Lance Lambert

Ergens in de achter ons liggende eeuwigheid, voor de grondlegging van de wereld, had de roep van God door de hemel weerklonken: “Wie zal ik zenden, en wie zal voor ons gaan?” - Jesaja 6:8. Het was de hartenkreet van de Vader, toen Hij het complexe probleem van menselijke zonde, het schijnbaar onoplosbare probleem van een door satan beheerste mensheid voorzag.

Het antwoord op dit probleem was niet de vernietiging van de mens, hoewel dat, als Gods liefde niet zo groot was, een eenvoudige oplossing zou zijn geweest. Het antwoord was hen te verzoenen, hen terug te brengen in Zijn oorspronkelijke plan met hen: in een eeuwige verbinding met Hem te leven.
Het was de Zoon, die niet alleen de roep beantwoordde, maar ook de oplossing voor het probleem aandroeg: “Hier ben ik, zend mij! Ik heb lust om Uw wil te doen, mijn God.”- Psalm 40:7-8

De dag waarvan Gods verlossingsplan afhing

Het is duidelijk dat Jezus vanaf het begin wist wat Zijn echte werk was. Vanaf het moment dat Petrus zijn heerlijke belijdenis uitsprak “U bent de Messias, de Zoon van de levende God” - Mattheüs 16:16, begon Jezus aan Zijn discipelen te openbaren wat Zijn verheven dienst was. Zijn gehele leven was daartoe de voorbereiding geweest. De dag waarop de gehele geschiedenis was gericht en waarvan Gods verlossingsplan afhing, brak aan met Zijn kruisiging.
Het feit dat het werk van onze redding werd volbracht binnen een dag moet ons er echter niet toe verleiden om te denken dat het gemakkelijk was voor de Messias. Het kostte Hem alles! In die paar uren kwam een wereld van lijden en angst samen, die elke menselijke voorstelling te boven gaat. Geen van de schrijvers van de evangeliën probeerde dan ook het diepe lijden van de Messias te beschrijven. Ze registreerden slechts de feiten. Zelfs de apostelen gaven slechts de geestelijke consequenties ervan door: Hij droeg onze zonde. Hij leed in onze plaats. Daar, in de duisternis van Golgotha, werd Zijn ziel tot het offer voor onze zonden. Hij werd gewond en doorstoken voor onze overtredingen. Hij werd verpletterd voor onze ongerechtigheden. Daar leed Hij voor ons welzijn en onze vrede. Hij werd gekastijd, opdat ons ongelukkige, gepijnigde geweten vrede zou vinden met God. Daar werden onze ziekten, onze smarten en moeiten door Hem gedragen. Hij nam zowel de wortel als de vrucht van alle zonden op zich, omdat al onze ongerechtigheid op Hem neerkwam.

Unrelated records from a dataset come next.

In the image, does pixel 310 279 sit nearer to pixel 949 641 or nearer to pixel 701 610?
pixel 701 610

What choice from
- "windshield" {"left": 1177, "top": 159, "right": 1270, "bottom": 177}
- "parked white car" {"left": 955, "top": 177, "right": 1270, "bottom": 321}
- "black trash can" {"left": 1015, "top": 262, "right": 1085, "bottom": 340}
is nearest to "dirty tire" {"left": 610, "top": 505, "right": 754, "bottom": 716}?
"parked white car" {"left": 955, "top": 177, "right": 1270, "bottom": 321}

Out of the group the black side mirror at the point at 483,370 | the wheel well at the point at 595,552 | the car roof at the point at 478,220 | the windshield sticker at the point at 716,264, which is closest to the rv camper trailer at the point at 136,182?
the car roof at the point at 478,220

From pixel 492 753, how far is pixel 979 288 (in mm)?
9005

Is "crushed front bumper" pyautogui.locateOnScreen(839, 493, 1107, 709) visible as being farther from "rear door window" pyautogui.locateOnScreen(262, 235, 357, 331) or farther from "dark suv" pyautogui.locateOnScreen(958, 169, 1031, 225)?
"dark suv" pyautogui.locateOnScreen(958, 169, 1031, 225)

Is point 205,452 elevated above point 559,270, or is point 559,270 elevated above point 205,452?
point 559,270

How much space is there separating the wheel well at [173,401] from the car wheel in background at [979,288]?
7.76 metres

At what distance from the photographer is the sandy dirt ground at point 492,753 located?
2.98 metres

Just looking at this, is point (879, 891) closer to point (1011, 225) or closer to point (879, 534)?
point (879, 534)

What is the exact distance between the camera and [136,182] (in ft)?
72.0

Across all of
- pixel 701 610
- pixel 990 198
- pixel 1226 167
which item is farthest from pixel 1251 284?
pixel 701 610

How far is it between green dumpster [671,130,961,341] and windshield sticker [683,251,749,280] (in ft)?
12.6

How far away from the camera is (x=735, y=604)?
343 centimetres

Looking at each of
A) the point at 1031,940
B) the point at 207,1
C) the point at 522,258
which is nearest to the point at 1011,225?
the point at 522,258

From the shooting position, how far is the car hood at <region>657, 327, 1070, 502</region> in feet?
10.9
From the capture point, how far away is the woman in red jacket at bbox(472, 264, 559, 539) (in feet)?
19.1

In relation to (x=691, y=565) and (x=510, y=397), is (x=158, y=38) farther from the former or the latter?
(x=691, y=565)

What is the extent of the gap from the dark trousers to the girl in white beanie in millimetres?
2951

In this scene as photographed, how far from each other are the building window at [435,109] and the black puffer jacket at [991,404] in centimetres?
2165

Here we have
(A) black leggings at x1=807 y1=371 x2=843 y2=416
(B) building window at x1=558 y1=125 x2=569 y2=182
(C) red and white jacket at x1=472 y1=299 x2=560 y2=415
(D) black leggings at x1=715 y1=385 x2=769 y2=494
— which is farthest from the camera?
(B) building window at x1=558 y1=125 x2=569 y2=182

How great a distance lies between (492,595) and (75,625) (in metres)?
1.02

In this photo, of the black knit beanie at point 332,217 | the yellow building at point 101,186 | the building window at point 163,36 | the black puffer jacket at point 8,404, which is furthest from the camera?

Niet in staat zichzelf te redden

Het was niet dat Hij zichzelf niet kón redden. Hij had alle kracht in dit heelal tot Zijn beschikking maar Hij wilde die alleen gebruiken om Zichzelf ten offer te geven, niet om Zichzelf te redden. Het was Zijn liefde voor ons, die elke mogelijkheid tot zelfbehoud uitsloot! Het waren niet de spijkers, die Hem vasthielden op het kruis, maar Zijn liefde tot Zijn Vader en Zijn liefde tot ons. Hierin ligt een diepe les voor ons. Er zijn veel dingen die wij kunnen doen, maar als we God werkelijk dienen, zullen we ontdekken dat we die, uit liefde tot God en uit liefde tot anderen, niet kúnnen doen.

Het unieke van Jezus

Ieder aspect van de Messias Jezus is uniek. Of het nu het mysterie van Zijn persoon betreft, God en mens; of het feit van de vele profetieën die Zijn komst voorzegden, Zijn geboorte, Zijn verheven taak en de heerlijkheid die zou volgen; of de schoonheid van Zijn karakter, Hij is uniek. En als dat Hem ver boven allen plaatst, kan Zijn arbeid alleen maar toevoegen aan het unieke van Hem. Want niemand anders had kunnen doen, wat de Here Jezus heeft gedaan. Dit wordt op eenvoudige en diepzinnige wijze vermeld in de Encyclopaedia Judaica: “Wanneer, zoals christenen geloven, de martelaar Jezus tegelijkertijd de Messias was, heeft Zijn dood een kosmische betekenis.”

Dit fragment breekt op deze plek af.